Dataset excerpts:
───
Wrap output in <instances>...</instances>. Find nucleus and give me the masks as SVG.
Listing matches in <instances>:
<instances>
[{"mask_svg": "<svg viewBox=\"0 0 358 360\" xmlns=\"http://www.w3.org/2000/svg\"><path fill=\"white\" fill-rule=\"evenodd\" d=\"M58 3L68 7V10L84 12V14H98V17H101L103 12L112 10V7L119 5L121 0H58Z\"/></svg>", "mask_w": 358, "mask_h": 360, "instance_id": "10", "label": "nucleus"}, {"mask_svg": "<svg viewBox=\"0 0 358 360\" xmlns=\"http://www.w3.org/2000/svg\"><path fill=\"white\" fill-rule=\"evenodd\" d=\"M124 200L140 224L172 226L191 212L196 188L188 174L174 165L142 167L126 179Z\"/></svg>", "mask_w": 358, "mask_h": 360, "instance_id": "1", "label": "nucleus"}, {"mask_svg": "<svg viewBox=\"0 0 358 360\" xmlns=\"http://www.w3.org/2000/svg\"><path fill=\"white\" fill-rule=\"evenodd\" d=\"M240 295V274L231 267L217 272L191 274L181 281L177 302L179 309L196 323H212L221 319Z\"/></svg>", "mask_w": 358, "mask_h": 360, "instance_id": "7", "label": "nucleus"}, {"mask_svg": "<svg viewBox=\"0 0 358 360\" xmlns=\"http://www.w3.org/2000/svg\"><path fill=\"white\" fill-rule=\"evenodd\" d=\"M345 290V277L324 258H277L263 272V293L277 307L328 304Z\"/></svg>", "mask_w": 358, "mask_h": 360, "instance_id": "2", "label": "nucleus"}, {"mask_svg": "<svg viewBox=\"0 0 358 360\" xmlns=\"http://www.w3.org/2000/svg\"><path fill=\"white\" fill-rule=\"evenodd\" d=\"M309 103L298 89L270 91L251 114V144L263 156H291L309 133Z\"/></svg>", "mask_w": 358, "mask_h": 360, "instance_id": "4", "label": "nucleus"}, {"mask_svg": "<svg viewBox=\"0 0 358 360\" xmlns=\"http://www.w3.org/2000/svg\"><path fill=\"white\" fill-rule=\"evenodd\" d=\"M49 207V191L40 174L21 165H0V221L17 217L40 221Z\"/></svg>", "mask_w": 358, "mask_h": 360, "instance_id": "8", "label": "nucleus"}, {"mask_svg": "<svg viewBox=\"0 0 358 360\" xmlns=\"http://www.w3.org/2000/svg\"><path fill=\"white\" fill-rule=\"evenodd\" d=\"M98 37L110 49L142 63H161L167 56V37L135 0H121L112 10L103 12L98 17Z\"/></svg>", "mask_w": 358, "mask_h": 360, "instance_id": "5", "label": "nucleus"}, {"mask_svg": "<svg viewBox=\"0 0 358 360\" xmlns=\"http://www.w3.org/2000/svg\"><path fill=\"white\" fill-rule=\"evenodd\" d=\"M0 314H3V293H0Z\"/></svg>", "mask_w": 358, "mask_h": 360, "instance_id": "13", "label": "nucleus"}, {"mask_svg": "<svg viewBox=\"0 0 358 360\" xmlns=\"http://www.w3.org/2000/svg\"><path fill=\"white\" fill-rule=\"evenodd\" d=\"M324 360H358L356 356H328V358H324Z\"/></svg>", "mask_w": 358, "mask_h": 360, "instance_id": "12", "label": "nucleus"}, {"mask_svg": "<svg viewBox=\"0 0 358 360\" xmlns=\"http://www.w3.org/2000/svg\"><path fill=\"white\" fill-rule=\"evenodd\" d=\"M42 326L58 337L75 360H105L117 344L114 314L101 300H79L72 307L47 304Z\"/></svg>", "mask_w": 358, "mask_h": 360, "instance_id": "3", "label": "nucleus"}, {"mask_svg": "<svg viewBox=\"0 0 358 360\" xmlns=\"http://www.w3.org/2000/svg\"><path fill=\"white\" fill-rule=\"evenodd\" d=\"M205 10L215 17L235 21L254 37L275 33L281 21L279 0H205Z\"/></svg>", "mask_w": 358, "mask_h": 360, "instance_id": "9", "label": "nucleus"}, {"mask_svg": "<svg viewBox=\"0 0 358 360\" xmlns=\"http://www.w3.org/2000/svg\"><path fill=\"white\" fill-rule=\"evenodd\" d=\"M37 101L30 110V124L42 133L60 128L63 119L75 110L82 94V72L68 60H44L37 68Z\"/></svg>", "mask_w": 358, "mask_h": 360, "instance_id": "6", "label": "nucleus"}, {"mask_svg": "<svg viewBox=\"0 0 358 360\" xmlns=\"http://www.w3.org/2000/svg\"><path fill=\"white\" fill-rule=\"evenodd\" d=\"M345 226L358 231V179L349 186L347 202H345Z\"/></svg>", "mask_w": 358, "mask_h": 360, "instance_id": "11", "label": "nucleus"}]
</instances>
───
## Task brief:
Please pick out each line of the items above that contains the word "instances" and copy it out in full. Case counts.

## Response for this exercise:
Wrap output in <instances>...</instances>. Find nucleus and give me the masks as SVG.
Listing matches in <instances>:
<instances>
</instances>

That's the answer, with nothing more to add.